Monsieur [J] [W] en qualité de mandataire liquidateur de la société PLANET SOLAIRE, société par action simplifiée à associé unique prise en la personne de son représentant légal domicilié en cette qualité audit siège

[Adresse 2]

[Localité 6]

DÉFAILLANT

La société BNP PARIBAS PERSONAL FINANCE, société anonyme à conseil d'administration, agissant poursuites et diligences de ses représentants légaux domiciliés audit siège en cette qualité, venant aux droits de la société SOLFINEA anciennement dénommée BANQUE SOLFEA

N° SIRET : 542 097 902 04319

[Adresse 1]

[Localité 5]

représentée par Me Sébastien MENDES GIL de la SELAS CLOIX & MENDES-GIL, avocat au barreau de PARIS, toque : P0173

COMPOSITION DE LA COUR :

En application des dispositions des articles 805 et 907 du code de procédure civile, l'affaire a été débattue le 7 janvier 2025, en audience publique, les avocats ne s'y étant pas opposés, devant Mme Muriel DURAND, Présidente de chambre, chargée du rapport.

Ce magistrat a rendu compte des plaidoiries dans le délibéré de la Cour, composée de :

Mme Muriel DURAND, Présidente de chambre

Mme Laurence ARBELLOT, Conseillère

Mme Hélène BUSSIERE, Conseillère

Greffière, lors des débats : Mme Camille LEPAGE

ARRÊT :

- DÉFAUT

- par mise à disposition de l'arrêt au greffe de la Cour, les parties en ayant été préalablement avisées dans les conditions prévues au deuxième alinéa de l'article 450 du code de procédure civile.

- signé par Mme Muriel DURAND, Présidente et par Mme Camille LEPAGE, Greffière à laquelle la minute de la décision a été remise par le magistrat signataire.

FAITS, PROCÉDURE ET PRÉTENTIONS DES PARTIES

Le 29 octobre 2012, dans le cadre d'un démarchage à domicile, M. [K] [M] a signé avec la société Planet Solaire un bon de commande portant sur une installation photovoltaïque au prix de 23 500 euros.

Cet équipement a été financé au moyen d'un crédit affecté de même montant souscrit le même jour par M. [K] [M] et Mme [C] [E] épouse [M] auprès de la société Banque Solfea aux droits de laquelle vient désormais la société BNP Paribas Personal Finance ci-après société BNPPPF, remboursable sur 180 mois, soit après un différé en 169 mensualités de 215 euros hors assurance au taux contractuel annuel de 5,79 %, soit un TAEG de 5,95 %.

Les panneaux photovoltaïques ont été installés et les fonds débloqués par la banque au profit du vendeur au vu d'une attestation de fin de travaux signée par M. [M] le 29 novembre 2012.

Le raccordement au réseau électrique a été effectué et de l'électricité est revendue, la première facture de revente d'électricité ayant été émise le 10 mars 2016.

Par jugement du 25 juillet 2013, le tribunal de commerce de Bobigny a prononcé la liquidation judiciaire de la société Planet Solaire et a désigné Me [W] [J] en qualité de mandataire liquidateur.

Consigne: Poursuivez l'arrêt sur l'installation photovoltaïque de la société Planet Solaire à partir de sa dernière phrase.

Données extraites:
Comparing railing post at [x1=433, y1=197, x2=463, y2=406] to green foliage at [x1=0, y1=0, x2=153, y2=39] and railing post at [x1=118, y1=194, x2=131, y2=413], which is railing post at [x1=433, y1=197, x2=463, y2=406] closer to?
==
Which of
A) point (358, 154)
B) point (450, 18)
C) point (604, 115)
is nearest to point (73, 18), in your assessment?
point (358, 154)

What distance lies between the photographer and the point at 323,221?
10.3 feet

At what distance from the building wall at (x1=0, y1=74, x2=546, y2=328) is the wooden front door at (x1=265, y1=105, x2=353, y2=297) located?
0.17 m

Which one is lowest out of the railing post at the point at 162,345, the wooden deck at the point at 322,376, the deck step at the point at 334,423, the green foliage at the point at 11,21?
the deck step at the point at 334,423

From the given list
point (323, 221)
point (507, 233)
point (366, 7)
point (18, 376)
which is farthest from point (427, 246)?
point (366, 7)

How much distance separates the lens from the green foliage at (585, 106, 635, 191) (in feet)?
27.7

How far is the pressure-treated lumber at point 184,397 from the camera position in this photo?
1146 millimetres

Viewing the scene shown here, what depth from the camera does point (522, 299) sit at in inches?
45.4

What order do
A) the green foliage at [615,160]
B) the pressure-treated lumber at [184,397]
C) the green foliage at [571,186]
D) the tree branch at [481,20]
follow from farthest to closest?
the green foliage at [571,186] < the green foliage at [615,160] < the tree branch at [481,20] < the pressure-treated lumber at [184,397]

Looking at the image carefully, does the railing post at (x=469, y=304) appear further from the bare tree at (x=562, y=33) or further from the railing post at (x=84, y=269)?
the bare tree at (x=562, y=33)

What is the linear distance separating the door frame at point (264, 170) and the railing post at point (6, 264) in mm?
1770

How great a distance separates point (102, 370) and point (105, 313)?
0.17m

Réponse:
Par acte du 11 mai 2022, M. et Mme [M] ont fait assigner le mandataire liquidateur du vendeur et la société BNP Paribas Personal Finance venant aux droits de la société Banque Solfea devant le juge des contentieux de la protection du tribunal de proximité de Bobigny en nullité du contrat de vente et subséquemment du contrat de crédit, privation de cette dernière de sa créance de restitution et condamnation à leur payer le prix de vente de l'installation, les intérêts et frais payés en exécution du contrat de prêt, 10'000 euros au titre de l'enlèvement de l'installation, 5 000 euros de dommages et intérêts pour préjudice moral et 4 000 euros sur le fondement de l'article 700 du code de procédure civile.

Par jugement réputé contradictoire du 3 mai 2023, le juge des contentieux de la protection du tribunal judiciaire de Bobigny, a :

- déclaré irrecevable la demande de M. et Mme [M] aux fins de nullité des contrats,

- rejeté la demande présentée par M. et Mme [M] d'engagement de la responsabilité contractuelle de la banque,

- condamné in solidum M. et Mme [M] à payer à la société BNP Paribas Personal Finance la somme de 300 euros sur le fondement de l'article 700 du code de procédure civile,

- rejeté la demande présentée par M. et Mme [M]'sur le fondement de l'article 700 du code de procédure civile,

- condamné M. et Mme [M] aux dépens avec droit de recouvrement direct au profit de la Selas Cloix & Mendes Gil.

Après avoir rappelé les dispositions de l'article 2224 du code civil prévoyant une prescription de cinq ans, le juge a relevé que la demande d'annulation du contrat pour non-respect du formalisme contractuel intervenait plus de cinq ans après la signature de celui-ci. Il a souligné que si M. et Mme [M] indiquaient qu'il convenait de prendre en considération la date à laquelle ils avaient effectivement eu connaissance des irrégularités du contrat de vente, ils n'indiquaient pas quelle était cette date et que dès la signature, les requérants disposaient de toutes les informations utiles pour introduire leur action en justice.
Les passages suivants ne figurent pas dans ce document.